━━ Material provided

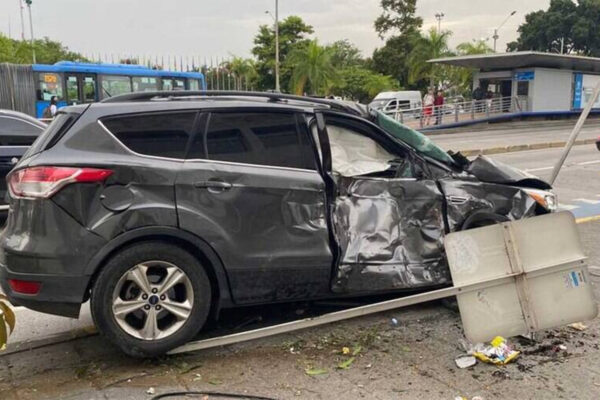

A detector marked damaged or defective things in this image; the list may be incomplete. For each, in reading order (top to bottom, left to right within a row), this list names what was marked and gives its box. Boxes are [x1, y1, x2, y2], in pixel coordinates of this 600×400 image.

shattered windshield [376, 110, 454, 165]
damaged gray suv [0, 91, 556, 356]
crumpled side panel [332, 178, 450, 294]
crumpled side panel [440, 179, 540, 231]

━━━━

== Aim of the task ==
Without the images, print all of the lines above exactly.

== Completed exercise ==
A detector marked damaged or defective things in this image; the list may be incomplete. For each, in reading order (top to bottom, left to right within a row), this list names what was marked and gives its box. Boxes are [x1, y1, x2, y2], in pixel coordinates of this 600×400 image.

shattered windshield [376, 110, 454, 165]
damaged gray suv [0, 91, 556, 356]
crumpled side panel [332, 178, 450, 294]
crumpled side panel [440, 179, 540, 231]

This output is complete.